* Begin Provided entries *

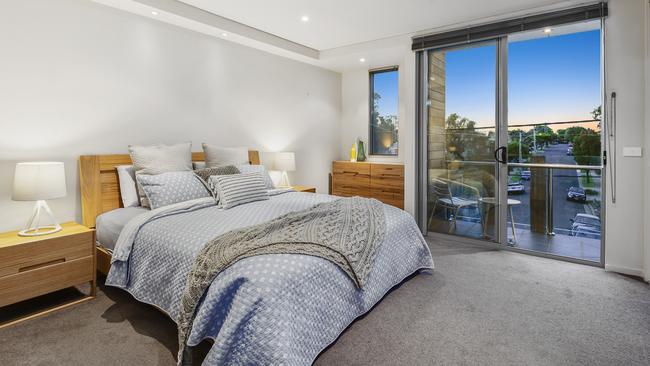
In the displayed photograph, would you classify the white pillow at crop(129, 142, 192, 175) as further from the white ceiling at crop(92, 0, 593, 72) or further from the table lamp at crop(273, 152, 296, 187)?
the table lamp at crop(273, 152, 296, 187)

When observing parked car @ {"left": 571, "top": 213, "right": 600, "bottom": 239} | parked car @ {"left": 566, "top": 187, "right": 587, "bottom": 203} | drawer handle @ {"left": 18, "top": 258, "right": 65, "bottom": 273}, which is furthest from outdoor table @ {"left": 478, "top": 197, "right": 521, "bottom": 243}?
drawer handle @ {"left": 18, "top": 258, "right": 65, "bottom": 273}

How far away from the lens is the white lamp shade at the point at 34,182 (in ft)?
7.86

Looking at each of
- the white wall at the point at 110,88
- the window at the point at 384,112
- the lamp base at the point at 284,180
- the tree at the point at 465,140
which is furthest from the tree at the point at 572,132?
the white wall at the point at 110,88

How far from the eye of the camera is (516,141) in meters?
4.16

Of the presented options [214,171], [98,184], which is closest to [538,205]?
[214,171]

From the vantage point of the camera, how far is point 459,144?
4168mm

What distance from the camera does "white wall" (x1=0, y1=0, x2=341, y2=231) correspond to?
2.67 metres

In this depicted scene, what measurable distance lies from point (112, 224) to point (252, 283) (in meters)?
1.75

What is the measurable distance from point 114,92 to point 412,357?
10.6 ft

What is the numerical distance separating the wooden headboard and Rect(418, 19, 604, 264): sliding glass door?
3.35m

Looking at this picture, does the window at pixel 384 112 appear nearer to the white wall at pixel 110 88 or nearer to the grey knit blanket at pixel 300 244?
the white wall at pixel 110 88

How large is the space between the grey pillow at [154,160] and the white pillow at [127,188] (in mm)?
57

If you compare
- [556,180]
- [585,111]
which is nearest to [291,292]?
[556,180]

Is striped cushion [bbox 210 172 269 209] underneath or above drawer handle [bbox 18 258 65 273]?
above
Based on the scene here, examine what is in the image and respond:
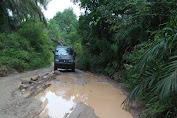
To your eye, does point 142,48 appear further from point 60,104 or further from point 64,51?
point 64,51

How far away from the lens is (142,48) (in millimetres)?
4691

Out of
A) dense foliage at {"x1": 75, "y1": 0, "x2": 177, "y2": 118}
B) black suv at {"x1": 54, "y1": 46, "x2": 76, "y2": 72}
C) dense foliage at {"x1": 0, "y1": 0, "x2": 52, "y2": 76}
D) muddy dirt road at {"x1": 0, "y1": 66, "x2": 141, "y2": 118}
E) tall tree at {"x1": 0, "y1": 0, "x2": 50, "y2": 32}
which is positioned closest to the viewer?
dense foliage at {"x1": 75, "y1": 0, "x2": 177, "y2": 118}

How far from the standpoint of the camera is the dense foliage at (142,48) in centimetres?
264

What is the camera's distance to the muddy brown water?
13.1 ft

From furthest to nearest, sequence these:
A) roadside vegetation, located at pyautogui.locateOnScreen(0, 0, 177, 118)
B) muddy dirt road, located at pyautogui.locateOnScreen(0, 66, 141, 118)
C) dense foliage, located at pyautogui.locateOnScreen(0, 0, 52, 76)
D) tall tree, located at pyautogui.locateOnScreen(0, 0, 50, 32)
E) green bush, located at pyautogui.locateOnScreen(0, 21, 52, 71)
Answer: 1. tall tree, located at pyautogui.locateOnScreen(0, 0, 50, 32)
2. dense foliage, located at pyautogui.locateOnScreen(0, 0, 52, 76)
3. green bush, located at pyautogui.locateOnScreen(0, 21, 52, 71)
4. muddy dirt road, located at pyautogui.locateOnScreen(0, 66, 141, 118)
5. roadside vegetation, located at pyautogui.locateOnScreen(0, 0, 177, 118)

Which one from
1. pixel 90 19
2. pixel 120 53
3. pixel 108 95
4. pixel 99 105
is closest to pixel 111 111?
pixel 99 105

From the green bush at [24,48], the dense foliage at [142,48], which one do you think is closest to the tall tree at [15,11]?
the green bush at [24,48]

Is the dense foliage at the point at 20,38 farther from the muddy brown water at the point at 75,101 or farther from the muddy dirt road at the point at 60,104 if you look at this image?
the muddy brown water at the point at 75,101

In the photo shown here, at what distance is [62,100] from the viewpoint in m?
5.00

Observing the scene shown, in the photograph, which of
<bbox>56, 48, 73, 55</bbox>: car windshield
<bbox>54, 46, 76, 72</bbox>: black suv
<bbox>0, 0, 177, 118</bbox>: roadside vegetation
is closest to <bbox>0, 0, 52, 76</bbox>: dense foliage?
<bbox>0, 0, 177, 118</bbox>: roadside vegetation

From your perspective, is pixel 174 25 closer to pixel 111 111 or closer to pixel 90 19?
pixel 111 111

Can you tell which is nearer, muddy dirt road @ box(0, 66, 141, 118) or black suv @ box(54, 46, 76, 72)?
muddy dirt road @ box(0, 66, 141, 118)

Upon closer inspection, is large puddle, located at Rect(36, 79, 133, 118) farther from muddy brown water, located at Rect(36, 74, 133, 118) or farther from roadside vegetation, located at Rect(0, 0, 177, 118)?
roadside vegetation, located at Rect(0, 0, 177, 118)

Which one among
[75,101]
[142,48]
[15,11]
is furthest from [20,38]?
[142,48]
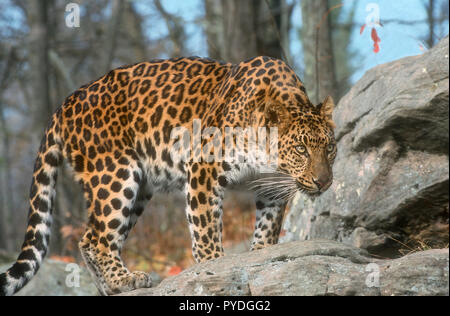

* End Provided entries *

▸ What to do
Convert the rows above into a Markdown table with columns "No." and "Line," starting at the line containing "From your perspective, is" and continuing through the end of the rows, both ends included. Number each line, skip blank lines, and leave out the pictures.

▸ Answer to the problem
| No. | Line |
|---|---|
| 1 | From your perspective, is pixel 174 25 closer to pixel 111 111 or closer to pixel 90 19? |
| 2 | pixel 111 111 |
| 3 | Can you tell which is nearer, muddy dirt road @ box(0, 66, 141, 118) or black suv @ box(54, 46, 76, 72)? |
| 4 | muddy dirt road @ box(0, 66, 141, 118) |
| 5 | Upon closer inspection, is large puddle, located at Rect(36, 79, 133, 118) farther from muddy brown water, located at Rect(36, 74, 133, 118) or farther from roadside vegetation, located at Rect(0, 0, 177, 118)? |
| 6 | roadside vegetation, located at Rect(0, 0, 177, 118) |
| 7 | Which one among |
| 8 | [75,101] |
| 9 | [142,48] |
| 10 | [15,11] |
| 11 | is furthest from [20,38]? |
| 12 | [142,48] |